逐辛流並未多說話,自顧自地給褚燕曰夾菜,把對方愛吃的通通都夾進碗裏。直到褚燕曰把話說完,低頭一看,才發現自己碗裏的菜已經堆疊得和山一般高,猛然用手肘狠狠捅了他一下。

“你做什麽?生怕餓著我了?叫人看笑話。”他小聲地罵道。

逐辛流無辜地又添了一筷子:“怕你吃不夠。”

註意到這邊的藏玟噗嗤一笑:“辛流對燕曰真的很好呢。”

褚燕曰有些不好意思,耳根紅紅的,瞬間將頭埋下去,認真吃他碗裏高高的菜。

逐辛流確實待他挺好的,好到他都不知道做什麽,才足以回報這濃烈的好。

飯畢,碗碟被撤了下去。褚燕曰先行洗漱,躺到了床上。還有些時間,足夠他們好好休息一陣,養精蓄銳。

夜晚風大,他特意關了窗。風聲被阻攔在外頭,臥房裏靜悄悄的,一點聲音都不曾有。他在床上翻了個身,心裏並沒有躁動,反而非常平靜,平靜得就像是在面對家常事,沒什麽稀奇的。

然而他腦中早已思緒萬千。一會兒想到從前,一會兒又開始未來暢想勝利的時刻。外頭安不安靜他不知道,他只知道自己腦子裏挺熱鬧的,吵得他閉上眼睛都感覺周身圍聚了成百上千人。

“我會成功嗎?”

“我會成功的。”

兩句話不斷在他腦海中出現,消失,再出現,再消失,如此反覆。他被折磨得受不了,幹脆坐起身,打開窗戶,試圖讓晚風吹醒自己。

這招居然奏效。腦海裏嘈雜的聲音在風的吹拂下一點一點消失殆盡,再也聽不見。他感到自己的肩膀溫熱的東西包裹著,扭頭一看,才發覺是逐辛流不知什麽時候來到了他的身後。

“又睡不著了?”

“嗯。腦子裏亂得很,心倒是靜的。”

“你記不記得,小時候我們也曾這樣,在夜深人靜的時候開著窗,看著窗外的星星月亮?”

褚燕曰其實對小時候的事並沒有太多印象,就好像有人從他腦海中一把抹去了似的。不過自從在福生之地聽到逐辛流說起時,他還是能斷斷續續記起一些,只不過算不上太多。

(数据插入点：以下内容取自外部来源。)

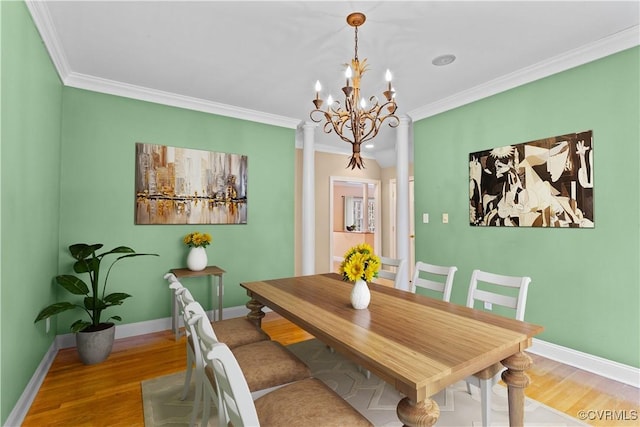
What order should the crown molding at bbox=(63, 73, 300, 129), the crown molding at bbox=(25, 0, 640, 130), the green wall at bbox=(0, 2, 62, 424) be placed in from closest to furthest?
1. the green wall at bbox=(0, 2, 62, 424)
2. the crown molding at bbox=(25, 0, 640, 130)
3. the crown molding at bbox=(63, 73, 300, 129)

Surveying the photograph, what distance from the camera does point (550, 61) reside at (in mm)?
2668

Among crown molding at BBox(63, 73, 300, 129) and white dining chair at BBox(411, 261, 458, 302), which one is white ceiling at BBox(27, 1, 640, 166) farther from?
white dining chair at BBox(411, 261, 458, 302)

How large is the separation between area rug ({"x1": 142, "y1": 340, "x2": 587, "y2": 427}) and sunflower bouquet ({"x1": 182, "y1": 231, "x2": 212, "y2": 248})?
1.34 metres

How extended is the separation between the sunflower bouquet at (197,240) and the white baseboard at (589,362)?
3370 mm

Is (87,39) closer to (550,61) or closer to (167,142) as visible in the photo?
(167,142)

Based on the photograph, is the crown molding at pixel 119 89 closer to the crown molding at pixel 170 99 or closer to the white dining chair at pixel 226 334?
the crown molding at pixel 170 99

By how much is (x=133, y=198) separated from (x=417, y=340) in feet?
10.2

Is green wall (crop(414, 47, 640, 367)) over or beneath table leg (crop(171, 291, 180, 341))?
over

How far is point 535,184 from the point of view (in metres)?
2.83

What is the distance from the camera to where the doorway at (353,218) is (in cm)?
689

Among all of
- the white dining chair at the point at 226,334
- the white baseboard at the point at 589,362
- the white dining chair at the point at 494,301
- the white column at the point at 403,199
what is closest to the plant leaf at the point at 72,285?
the white dining chair at the point at 226,334

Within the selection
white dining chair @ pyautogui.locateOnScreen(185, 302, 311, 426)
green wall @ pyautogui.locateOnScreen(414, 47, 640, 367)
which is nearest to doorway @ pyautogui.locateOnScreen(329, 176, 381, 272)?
green wall @ pyautogui.locateOnScreen(414, 47, 640, 367)

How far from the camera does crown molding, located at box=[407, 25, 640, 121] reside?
2311 mm
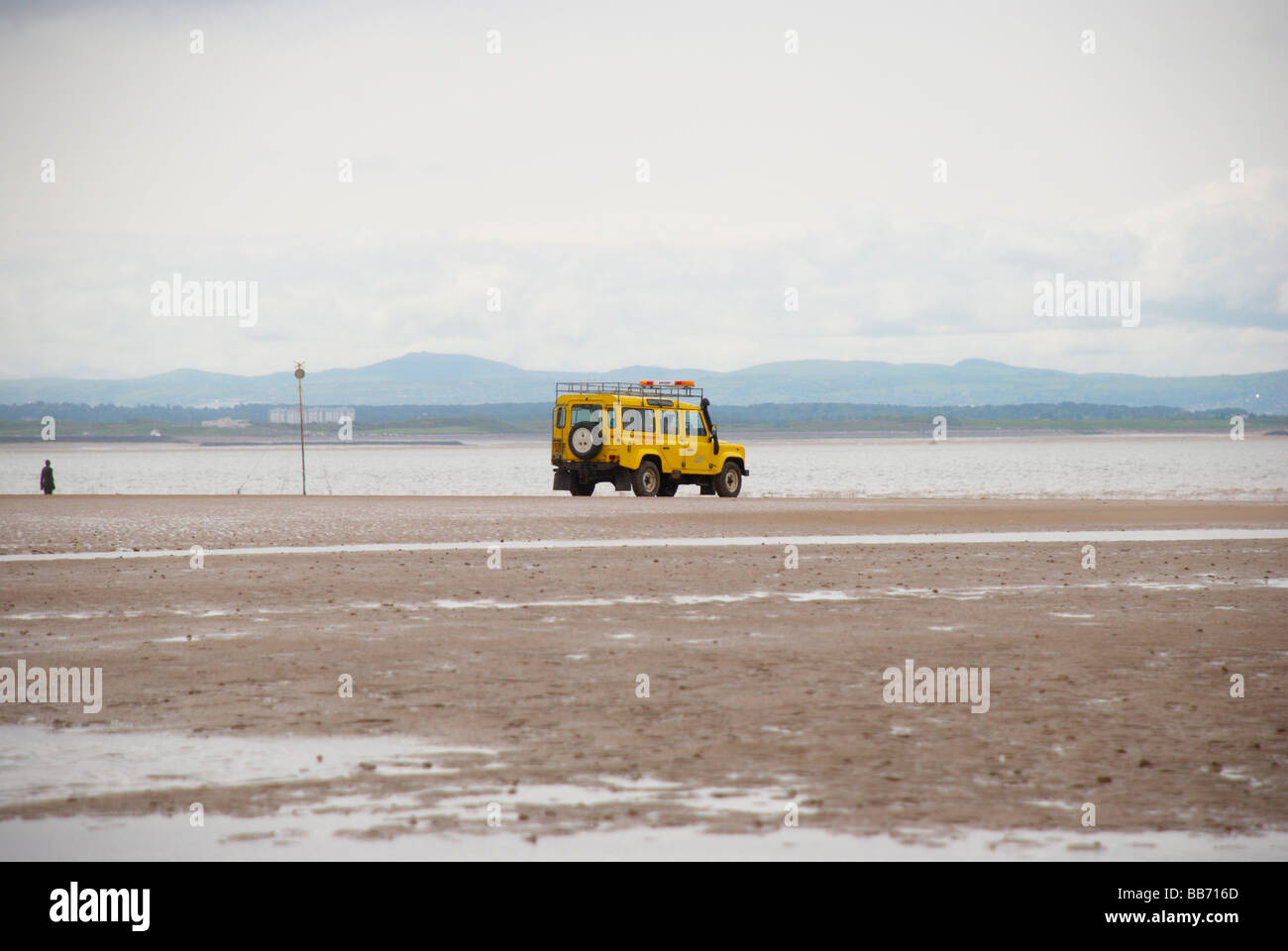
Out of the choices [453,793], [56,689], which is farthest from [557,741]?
[56,689]

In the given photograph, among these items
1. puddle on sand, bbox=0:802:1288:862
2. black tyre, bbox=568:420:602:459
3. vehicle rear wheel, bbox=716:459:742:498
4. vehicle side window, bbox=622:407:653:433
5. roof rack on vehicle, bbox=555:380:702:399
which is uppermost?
roof rack on vehicle, bbox=555:380:702:399

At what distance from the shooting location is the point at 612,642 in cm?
1381

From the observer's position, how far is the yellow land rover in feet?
132

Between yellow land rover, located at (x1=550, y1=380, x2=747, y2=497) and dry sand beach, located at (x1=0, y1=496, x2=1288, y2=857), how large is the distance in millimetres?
15981

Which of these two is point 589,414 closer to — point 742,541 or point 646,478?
point 646,478

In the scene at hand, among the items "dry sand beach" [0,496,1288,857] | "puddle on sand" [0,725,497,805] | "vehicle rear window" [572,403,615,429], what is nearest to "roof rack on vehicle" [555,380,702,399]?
"vehicle rear window" [572,403,615,429]

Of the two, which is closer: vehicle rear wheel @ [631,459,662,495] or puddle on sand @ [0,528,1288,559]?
puddle on sand @ [0,528,1288,559]

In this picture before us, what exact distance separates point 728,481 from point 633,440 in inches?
146

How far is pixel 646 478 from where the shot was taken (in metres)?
40.4

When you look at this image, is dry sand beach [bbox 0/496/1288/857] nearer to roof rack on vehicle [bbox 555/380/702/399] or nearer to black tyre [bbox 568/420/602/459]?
black tyre [bbox 568/420/602/459]

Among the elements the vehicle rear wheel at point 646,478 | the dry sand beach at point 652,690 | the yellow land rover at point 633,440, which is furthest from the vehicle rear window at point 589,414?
the dry sand beach at point 652,690

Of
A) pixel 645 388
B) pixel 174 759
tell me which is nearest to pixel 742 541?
pixel 645 388
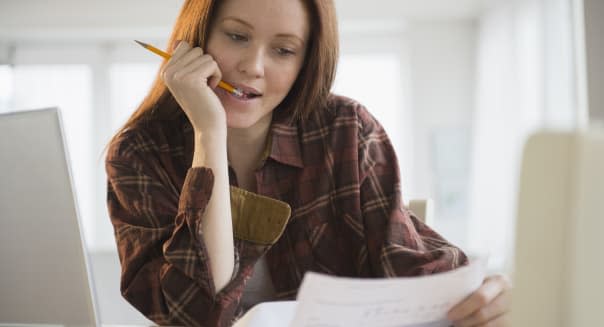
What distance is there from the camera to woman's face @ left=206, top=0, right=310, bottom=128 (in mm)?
1117

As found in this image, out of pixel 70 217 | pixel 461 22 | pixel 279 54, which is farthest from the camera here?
pixel 461 22

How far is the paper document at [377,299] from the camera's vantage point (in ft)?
1.61

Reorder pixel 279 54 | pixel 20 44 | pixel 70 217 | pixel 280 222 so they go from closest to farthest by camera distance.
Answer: pixel 70 217
pixel 280 222
pixel 279 54
pixel 20 44

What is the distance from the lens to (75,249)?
27.1 inches

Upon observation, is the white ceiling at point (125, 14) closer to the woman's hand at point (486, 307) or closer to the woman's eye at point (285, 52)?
the woman's eye at point (285, 52)

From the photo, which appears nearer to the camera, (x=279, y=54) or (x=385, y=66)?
(x=279, y=54)

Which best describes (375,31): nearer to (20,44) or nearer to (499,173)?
(499,173)

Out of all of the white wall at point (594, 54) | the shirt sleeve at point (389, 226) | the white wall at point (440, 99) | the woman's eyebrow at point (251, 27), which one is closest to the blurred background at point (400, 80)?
the white wall at point (440, 99)

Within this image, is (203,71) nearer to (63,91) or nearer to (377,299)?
(377,299)

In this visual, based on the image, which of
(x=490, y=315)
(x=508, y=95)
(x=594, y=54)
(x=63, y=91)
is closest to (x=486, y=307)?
(x=490, y=315)

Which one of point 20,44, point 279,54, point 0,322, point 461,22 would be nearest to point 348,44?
point 461,22

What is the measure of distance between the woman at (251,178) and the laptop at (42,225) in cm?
21

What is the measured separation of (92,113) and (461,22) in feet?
11.5

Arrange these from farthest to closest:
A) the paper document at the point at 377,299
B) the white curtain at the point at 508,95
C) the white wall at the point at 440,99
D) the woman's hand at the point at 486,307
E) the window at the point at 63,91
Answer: the window at the point at 63,91
the white wall at the point at 440,99
the white curtain at the point at 508,95
the woman's hand at the point at 486,307
the paper document at the point at 377,299
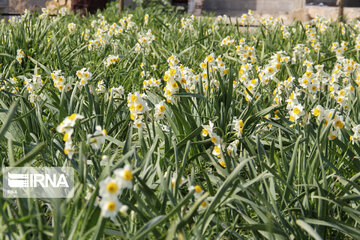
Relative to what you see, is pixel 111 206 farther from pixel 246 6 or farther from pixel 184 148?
pixel 246 6

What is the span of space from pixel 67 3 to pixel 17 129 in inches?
250

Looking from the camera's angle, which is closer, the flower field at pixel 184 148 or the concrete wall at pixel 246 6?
the flower field at pixel 184 148

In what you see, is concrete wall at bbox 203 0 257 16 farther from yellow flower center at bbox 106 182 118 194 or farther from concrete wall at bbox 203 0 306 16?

“但今晚可沒有星星和月亮呢。”他擡頭看了看濃得如墨般的夜。

“今晚沒有,但你和我仍在一塊,這便夠了。”逐辛流佯裝生氣,“怎麽,難道我比不得星星月亮好看麽?”

褚燕曰捂嘴笑笑:“那自然是你好看。星星月亮都不及你。”

逐辛流這才滿意地哼了兩聲,將腦袋湊到對方頸窩,蹭了兩蹭。

“怎麽心性越發得像孩子了,越長大越回去了。”褚燕曰無奈地碰碰他的腦袋,“曾經的你看到你現在的模樣怕是要笑掉大牙了。”

“笑便笑吧,反正是自己笑自己,也沒讓旁人笑了去。”

逐辛流含糊著。

兩人這麽一折騰,困意徹底沒了,頭腦跟著清醒不少。門外這時傳來藏玟輕輕的叩門聲,以及她極力壓低嗓子的聲音 。

“二位,到時候了。”

她換了一身勁裝,整個人看上去清爽幹練,同往常的氣質完全不同。頭發用帶子高高豎起,在腦後順成一個馬尾,英姿颯爽。

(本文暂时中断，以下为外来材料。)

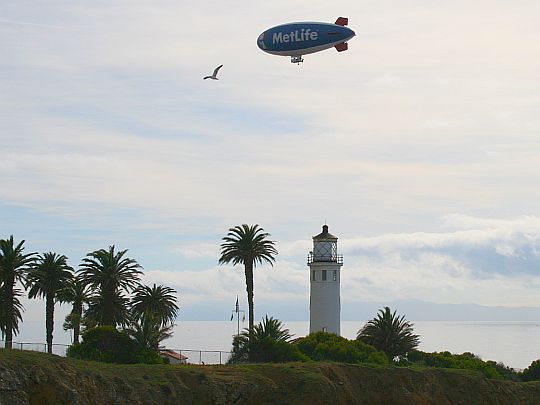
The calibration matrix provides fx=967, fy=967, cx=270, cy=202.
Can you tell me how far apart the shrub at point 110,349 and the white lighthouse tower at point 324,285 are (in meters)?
35.5

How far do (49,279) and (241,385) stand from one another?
28835mm

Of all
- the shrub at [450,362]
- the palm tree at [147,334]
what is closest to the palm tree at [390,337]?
the shrub at [450,362]

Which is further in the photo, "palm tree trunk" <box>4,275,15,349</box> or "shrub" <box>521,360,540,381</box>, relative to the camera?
"shrub" <box>521,360,540,381</box>

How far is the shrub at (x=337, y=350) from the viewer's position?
8163cm

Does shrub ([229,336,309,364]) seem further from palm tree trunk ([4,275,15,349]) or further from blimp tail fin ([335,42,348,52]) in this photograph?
blimp tail fin ([335,42,348,52])

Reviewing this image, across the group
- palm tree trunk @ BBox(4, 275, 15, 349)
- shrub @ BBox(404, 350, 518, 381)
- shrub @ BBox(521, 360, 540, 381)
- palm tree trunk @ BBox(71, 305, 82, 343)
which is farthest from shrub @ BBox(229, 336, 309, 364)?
shrub @ BBox(521, 360, 540, 381)

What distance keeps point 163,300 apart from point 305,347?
582 inches

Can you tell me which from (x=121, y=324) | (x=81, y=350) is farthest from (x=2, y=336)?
(x=81, y=350)

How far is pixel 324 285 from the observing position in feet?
341

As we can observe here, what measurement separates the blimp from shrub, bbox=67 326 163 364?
30.9 m

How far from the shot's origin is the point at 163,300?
92.3 metres

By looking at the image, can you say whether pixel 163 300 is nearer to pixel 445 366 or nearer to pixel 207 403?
pixel 445 366

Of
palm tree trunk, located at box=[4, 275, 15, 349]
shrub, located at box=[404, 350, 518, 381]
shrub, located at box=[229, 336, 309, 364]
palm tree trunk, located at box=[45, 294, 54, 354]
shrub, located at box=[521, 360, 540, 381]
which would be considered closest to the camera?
shrub, located at box=[229, 336, 309, 364]

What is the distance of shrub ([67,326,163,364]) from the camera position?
6806 centimetres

褚燕曰站起身,理了理衣服,用布將自己隨身佩著的劍擦拭得幹幹凈凈。

“那便走吧,事不宜遲。”

馬僅有兩匹,一匹給了藏玟,另一匹自然得由褚燕曰和逐辛流同乘。宗雲奔得飛快,帶起一陣風,吹得路邊野草搖搖晃晃的。

風打在臉上癢癢的,帶著涼意,還挺舒服。

平雲壤門前已陸陸續續趕來了不少人,他們皆穿著一席黑衣,佩好了武器,未免驚動他人,正蹲在一塊,安安靜靜地等候命令的發落。

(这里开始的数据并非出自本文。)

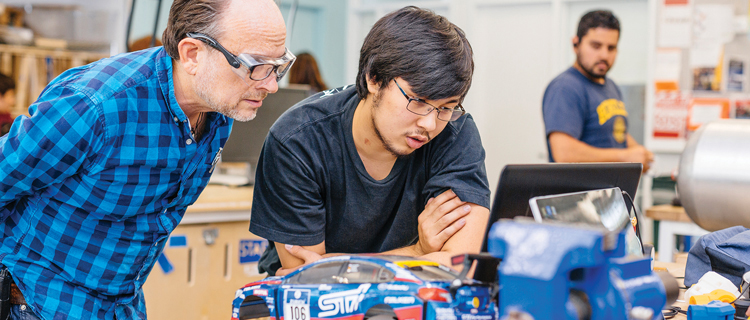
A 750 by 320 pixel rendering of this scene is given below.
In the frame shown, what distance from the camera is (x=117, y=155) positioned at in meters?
1.02

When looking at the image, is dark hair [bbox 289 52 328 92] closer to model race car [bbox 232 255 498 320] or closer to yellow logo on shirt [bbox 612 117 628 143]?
yellow logo on shirt [bbox 612 117 628 143]

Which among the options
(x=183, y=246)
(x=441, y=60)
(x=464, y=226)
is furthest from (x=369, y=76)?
(x=183, y=246)

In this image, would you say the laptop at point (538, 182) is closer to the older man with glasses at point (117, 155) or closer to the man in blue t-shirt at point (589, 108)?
the older man with glasses at point (117, 155)

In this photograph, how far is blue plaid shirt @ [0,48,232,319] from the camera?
97cm

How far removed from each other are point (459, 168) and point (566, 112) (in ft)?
5.09

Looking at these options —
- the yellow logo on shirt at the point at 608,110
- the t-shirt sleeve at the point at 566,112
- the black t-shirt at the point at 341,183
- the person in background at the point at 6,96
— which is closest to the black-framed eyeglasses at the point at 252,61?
the black t-shirt at the point at 341,183

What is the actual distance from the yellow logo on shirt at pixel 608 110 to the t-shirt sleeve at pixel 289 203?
1.83 meters

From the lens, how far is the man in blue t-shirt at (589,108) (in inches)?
102

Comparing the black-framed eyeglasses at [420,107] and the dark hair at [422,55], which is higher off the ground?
the dark hair at [422,55]

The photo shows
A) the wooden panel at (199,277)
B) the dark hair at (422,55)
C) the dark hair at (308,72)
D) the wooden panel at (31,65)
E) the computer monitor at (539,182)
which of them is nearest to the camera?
the computer monitor at (539,182)

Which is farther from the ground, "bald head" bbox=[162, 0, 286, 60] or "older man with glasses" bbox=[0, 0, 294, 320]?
"bald head" bbox=[162, 0, 286, 60]

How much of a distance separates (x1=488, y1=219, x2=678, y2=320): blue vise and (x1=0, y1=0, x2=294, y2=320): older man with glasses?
56 cm

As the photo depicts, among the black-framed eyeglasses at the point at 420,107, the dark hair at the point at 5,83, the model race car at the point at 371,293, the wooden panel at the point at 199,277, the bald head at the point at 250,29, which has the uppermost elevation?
the bald head at the point at 250,29

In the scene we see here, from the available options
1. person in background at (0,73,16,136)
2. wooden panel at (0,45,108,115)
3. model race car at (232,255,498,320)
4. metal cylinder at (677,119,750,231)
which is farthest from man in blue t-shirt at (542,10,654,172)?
person in background at (0,73,16,136)
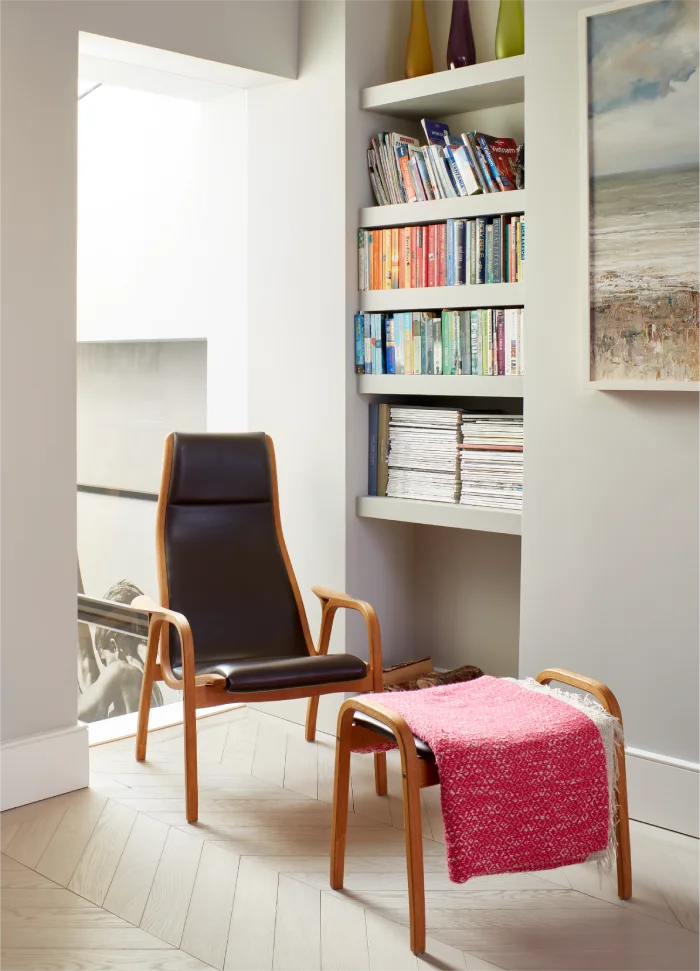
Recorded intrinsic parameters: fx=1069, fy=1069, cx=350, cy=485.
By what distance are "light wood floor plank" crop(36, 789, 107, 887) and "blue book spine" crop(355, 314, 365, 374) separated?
63.2 inches

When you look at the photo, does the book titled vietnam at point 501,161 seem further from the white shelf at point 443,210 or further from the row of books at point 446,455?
the row of books at point 446,455

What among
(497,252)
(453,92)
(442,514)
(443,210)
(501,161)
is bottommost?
(442,514)

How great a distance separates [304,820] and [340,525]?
3.52 ft

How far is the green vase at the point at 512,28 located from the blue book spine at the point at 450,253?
1.78 feet

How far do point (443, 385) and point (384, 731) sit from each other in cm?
138

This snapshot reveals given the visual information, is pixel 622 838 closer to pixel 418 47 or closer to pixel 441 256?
pixel 441 256

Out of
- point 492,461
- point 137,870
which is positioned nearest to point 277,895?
point 137,870

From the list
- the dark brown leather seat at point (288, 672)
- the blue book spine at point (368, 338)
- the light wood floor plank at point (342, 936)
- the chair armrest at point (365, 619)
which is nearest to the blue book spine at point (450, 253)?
the blue book spine at point (368, 338)

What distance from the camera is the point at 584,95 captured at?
9.32 ft

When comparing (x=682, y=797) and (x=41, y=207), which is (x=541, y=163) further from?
(x=682, y=797)

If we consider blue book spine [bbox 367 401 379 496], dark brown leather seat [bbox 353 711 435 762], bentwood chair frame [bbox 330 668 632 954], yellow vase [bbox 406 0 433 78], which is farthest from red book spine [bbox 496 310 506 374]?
dark brown leather seat [bbox 353 711 435 762]

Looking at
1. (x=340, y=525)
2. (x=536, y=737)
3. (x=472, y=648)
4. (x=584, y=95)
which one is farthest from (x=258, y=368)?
(x=536, y=737)

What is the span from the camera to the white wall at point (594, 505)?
280 cm

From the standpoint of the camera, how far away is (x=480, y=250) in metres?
3.31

夜裏靜悄悄的,平雲壤內眾多房屋已經熄了燈,看不清一點光亮。他們聚在平雲壤不遠處,這個距離既不會打草驚蛇,還能將內裏的情況盡收眼底,是個絕佳的地方。

褚燕曰為了避免晚上看不清,這會兒臉上沒綁著布條,他深思熟慮後才做出了這個決定。想了想不就是金瞳麽,沒什麽稀奇的,他們要看便看吧。

他走到蹲坐弟子的面前,以便讓他們看清,又順便和幾位先到的掌門交流情況。

又過了一會兒,六大掌門才徹底到齊,身後皆跟著他們最為驕傲的弟子。褚燕曰站在最前頭,比了個手勢,帶領著眾人謹慎地挪動位置,最後在假山外圍停下。

他們人數多,目標大,時時刻刻都得小心,且不能大意。

“你在外頭看著,我先進去探探情況。”他沖逐辛流悄聲道。

逐辛流聽清,默默將自己的位置挪到最後,以便他觀察。

隨即褚燕曰又朝著六位掌門,小聲開口:“我先進去,確認沒問題再咳嗽兩聲,你們便按順序進來。夜裏安靜,應當能聽見。”

“明白。”

褚燕曰率先翻過圍墻,輕輕落至地面。他先是站著四處看了一眼,確認著周邊環境。

他試探著在裏頭走了一圈,豎起耳朵認真地聽著動靜。

不對勁。

這夜裏太靜了。靜到仿佛連活人都不曾有。

陽無生有派弟子在夜裏巡查的習慣,縱然沒有輕聲細語的交談,也該有輕微的腳步聲才對……怎麽會什麽聲音都沒有?

褚燕曰不免有些憂心,生怕又闖進了陽無生的圈套,被他一網打盡。

他叫外頭的弟子暫時不要輕舉妄動,自己則慎之又慎地又往裏面走了走。安靜得太不尋常,但什麽都沒有發生。一磚一瓦,一草一木,都待在他們的位置上,並未逾矩。

褚燕曰輕咳了兩聲,示意外頭的弟子們進來。

他決定還是不要自己嚇自己了,一步一步慢慢走慢慢來。

月如意帶著弟子率先翻過了墻,輕手輕腳地跟在褚燕曰的身後。後者指了指前面的假山,道:“你們先進去,裏頭有小道,小道盡頭有空地,應當不會有錯。”

“明白。”

月如意打著頭陣,慢慢往裏進。剩餘門派的弟子,一一翻過墻,跟在月黎派的後頭,一點一點往平雲壤滲透。

“你覺不覺得,今夜有點太過安靜了?”褚燕曰看向逐辛流,問他。似是要急於驗證自己的猜測。

“是有些。”逐辛流點點頭,“不過疾風驟雨前,必然有一陣平靜的時候,放寬心。”